QUOTED TEXT:
☆ ☆ ☆ ☆ ☆ ☆ ☆

Data Collection and Software Development
We collected and distributed data from passive monitors and 22 active monitors. 310 requests for data have been answered, with more than 220 research groups accessing our data.

We developed a new report generator tool that produces easily configurable, comprehensive, real-time summaries of network traffic on monitored links. The following traffic characteristics can be reported: packet, byte, and flow volume, number of source and destination IP addresses and Autonomous Systems, the geographic regions exchanging traffic, and the types of applications used. This metadata is also ideal information to index in DatCat.
Data Analysis
We continued ongoing efforts to characterize the applications used for peer-to-peer file-sharing exchange and their prevalence on the Internet. We expect to publish new results in this area in 2007.

Major Milestones

DatCat
- Opened DatCat to public viewing on June 12, 2006, initially with 12 collections of data from 3 organizations.
- Created browse interface that complements search interface by allowing users to view catalog contents without specific criteria in mind.
- Developed a comprehensive user Help section including a screen-shot based tutorial
- Augmented advanced search with additional query capabilities and made it more user friendly
- Added ability for users to add "note" annotations to any object
- Added BibTex citations to every DatCat object's detail page
Releasing CAIDA data to the community
- Prepared and released six new datasets:
  - Witty Worm Dataset (January 11, 2006)
  - Code-Red Worms Dataset (February 1, 2006)
  - Backscatter-2004-2005 Dataset (February 15, 2006)
  - Backscatter 2006 Dataset (April 7, 2006)
  - AS Taxonomy Dataset (April 14, 2006)
  - DNS Root Server/gTLD RTT Dataset (August 3,2006)
New traffic report generator
- Added geographic analysis of traffic.
- Added a flexible display so that users can view a variety of graphs and tables displaying different time periods.
- Added the ability to collect statistically valid sampled flows on high speed (OC49, OC192, 10GigE) links and display the sampled reports.

PREDICT: Network Traffic Data Repository to Develop Secure IT Infrastructure

Goals

The Protected Repository for the Defense of Infrastructure against Cyber Threats (PREDICT) was designed to provide sensitive security datasets to qualified researchers, while preserving privacy and preventing data misuse. PREDICT offers a secure technical and policy framework to process applications for data sharing from network providers, which includes tools for collection, processing, and hosting of data that will eventually be available through the program as well as secured infrastructure to support serving datasets to researchers. (Note that the PREDICT project has yet to launch, see www.predict.org for details.)

Activities

CAIDA's involvement in the effort, called the Protected Repository for the Defense of Infrastructure against Cyber Threats (PREDICT), includes assisting with: the technical framework to process applications for data; development of communications between Data Providers, Data Hosting Sites, and Researchers; collection and processing of data that will eventually be available through the program; developing and deploying infrastructure to allow CAIDA to serve datasets to researchers; and providing input for the development of a legal framework to support the project. In 2006, CAIDA helped develop Memoranda of Agreements to allow CAIDA to participate in the launch of the PREDICT program as a data provider and a data hosting site, serving OC48 backbone peering link data, denial-of-service backscatter data, Internet worm data, Network Telescope data, and IP topology data to approved researchers.

Major Milestones

Macroscopic Topology Data Collection
- We collected 623 GB (9,181 files) of macroscopic topology measurements for distribution via PREDICT, bringing our total macroscopic topology data collection to 3.5 TB.

☆ ☆ ☆ ☆ ☆ ☆ ☆

WRITTEN PROBLEM: Write out the passage of the network data report from "We developed a" up to and including "from 3 organizations.".

☆ ☆ ☆ ☆ ☆ ☆ ☆

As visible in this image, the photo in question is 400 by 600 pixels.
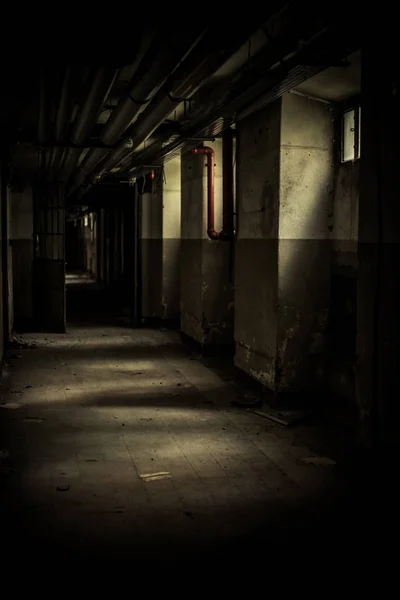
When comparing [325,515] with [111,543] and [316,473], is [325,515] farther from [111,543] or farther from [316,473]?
[111,543]

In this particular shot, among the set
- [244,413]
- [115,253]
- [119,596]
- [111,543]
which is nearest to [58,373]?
Answer: [244,413]

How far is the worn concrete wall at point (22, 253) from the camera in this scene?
41.2 ft

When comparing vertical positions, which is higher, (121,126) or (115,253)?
(121,126)

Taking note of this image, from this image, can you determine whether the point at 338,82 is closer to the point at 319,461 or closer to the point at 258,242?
the point at 258,242

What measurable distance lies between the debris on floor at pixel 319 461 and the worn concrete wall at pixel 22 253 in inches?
335

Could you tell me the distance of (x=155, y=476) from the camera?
193 inches

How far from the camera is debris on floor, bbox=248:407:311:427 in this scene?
252 inches

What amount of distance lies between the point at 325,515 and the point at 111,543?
4.44 ft

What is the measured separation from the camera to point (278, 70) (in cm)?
521

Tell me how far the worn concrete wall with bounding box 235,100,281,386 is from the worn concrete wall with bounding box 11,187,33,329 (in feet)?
18.7

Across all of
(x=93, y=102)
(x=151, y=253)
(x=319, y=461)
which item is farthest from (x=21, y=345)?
(x=319, y=461)

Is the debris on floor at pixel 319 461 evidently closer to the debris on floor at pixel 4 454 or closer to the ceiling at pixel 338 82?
the debris on floor at pixel 4 454

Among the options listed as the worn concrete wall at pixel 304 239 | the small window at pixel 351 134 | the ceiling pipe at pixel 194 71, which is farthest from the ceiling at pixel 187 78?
the worn concrete wall at pixel 304 239

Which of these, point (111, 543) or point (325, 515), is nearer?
point (111, 543)
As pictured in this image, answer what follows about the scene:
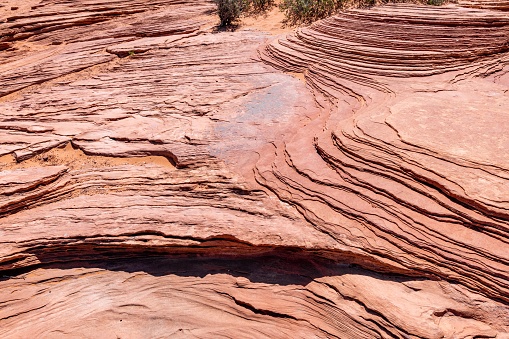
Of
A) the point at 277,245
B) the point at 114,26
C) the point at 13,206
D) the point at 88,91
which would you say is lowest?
the point at 277,245

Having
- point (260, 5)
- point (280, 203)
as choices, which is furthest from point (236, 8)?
point (280, 203)

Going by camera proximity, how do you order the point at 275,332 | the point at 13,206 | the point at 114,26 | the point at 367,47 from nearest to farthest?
the point at 275,332 < the point at 13,206 < the point at 367,47 < the point at 114,26

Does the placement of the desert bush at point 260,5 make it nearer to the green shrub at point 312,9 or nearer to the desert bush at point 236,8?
the desert bush at point 236,8

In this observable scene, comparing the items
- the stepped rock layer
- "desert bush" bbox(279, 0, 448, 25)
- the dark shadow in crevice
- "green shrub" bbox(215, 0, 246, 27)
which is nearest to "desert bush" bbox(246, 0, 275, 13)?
"green shrub" bbox(215, 0, 246, 27)

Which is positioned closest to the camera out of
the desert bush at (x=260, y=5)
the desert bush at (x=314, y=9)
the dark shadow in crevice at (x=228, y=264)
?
the dark shadow in crevice at (x=228, y=264)

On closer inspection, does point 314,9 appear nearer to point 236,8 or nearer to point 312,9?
point 312,9

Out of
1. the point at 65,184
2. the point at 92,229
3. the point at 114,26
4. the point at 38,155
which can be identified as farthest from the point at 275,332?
the point at 114,26

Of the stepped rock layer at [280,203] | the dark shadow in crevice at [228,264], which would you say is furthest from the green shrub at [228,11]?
the dark shadow in crevice at [228,264]

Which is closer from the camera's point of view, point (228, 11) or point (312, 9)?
point (312, 9)

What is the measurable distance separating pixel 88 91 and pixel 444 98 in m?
6.49

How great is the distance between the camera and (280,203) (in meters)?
4.17

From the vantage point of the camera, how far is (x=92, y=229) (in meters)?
4.27

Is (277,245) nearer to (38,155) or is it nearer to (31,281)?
(31,281)

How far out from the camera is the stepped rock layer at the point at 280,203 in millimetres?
3424
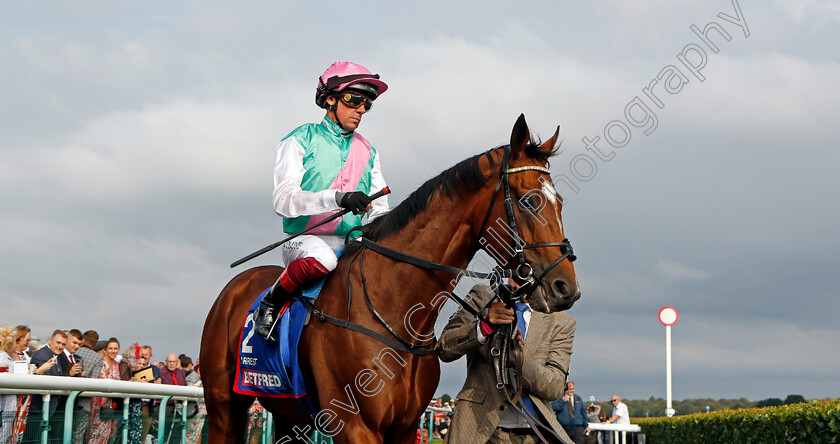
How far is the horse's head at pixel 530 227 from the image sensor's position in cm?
302

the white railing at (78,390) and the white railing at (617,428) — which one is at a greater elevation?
the white railing at (617,428)

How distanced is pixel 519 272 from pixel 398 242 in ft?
2.08

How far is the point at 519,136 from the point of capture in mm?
3273

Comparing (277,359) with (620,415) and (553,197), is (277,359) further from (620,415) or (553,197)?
(620,415)

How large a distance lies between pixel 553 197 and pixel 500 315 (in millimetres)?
570

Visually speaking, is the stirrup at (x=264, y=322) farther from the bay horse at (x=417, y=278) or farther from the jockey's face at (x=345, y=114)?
the jockey's face at (x=345, y=114)

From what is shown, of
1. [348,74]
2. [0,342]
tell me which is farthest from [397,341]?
[0,342]

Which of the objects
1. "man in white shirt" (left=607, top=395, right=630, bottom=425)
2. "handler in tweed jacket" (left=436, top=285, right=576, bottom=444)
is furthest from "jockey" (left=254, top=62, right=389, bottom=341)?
"man in white shirt" (left=607, top=395, right=630, bottom=425)

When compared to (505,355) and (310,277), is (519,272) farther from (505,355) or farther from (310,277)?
(310,277)

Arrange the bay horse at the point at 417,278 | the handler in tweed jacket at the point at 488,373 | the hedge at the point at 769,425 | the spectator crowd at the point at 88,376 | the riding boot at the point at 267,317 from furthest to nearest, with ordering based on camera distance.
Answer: the hedge at the point at 769,425 < the spectator crowd at the point at 88,376 < the riding boot at the point at 267,317 < the handler in tweed jacket at the point at 488,373 < the bay horse at the point at 417,278

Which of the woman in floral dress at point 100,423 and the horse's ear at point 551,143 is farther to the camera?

☆ ☆ ☆ ☆ ☆ ☆ ☆

FINAL RESULT:
We developed a new report generator tool that produces easily configurable, comprehensive, real-time summaries of network traffic on monitored links. The following traffic characteristics can be reported: packet, byte, and flow volume, number of source and destination IP addresses and Autonomous Systems, the geographic regions exchanging traffic, and the types of applications used. This metadata is also ideal information to index in DatCat.
Data Analysis
We continued ongoing efforts to characterize the applications used for peer-to-peer file-sharing exchange and their prevalence on the Internet. We expect to publish new results in this area in 2007.

Major Milestones

DatCat
- Opened DatCat to public viewing on June 12, 2006, initially with 12 collections of data from 3 organizations.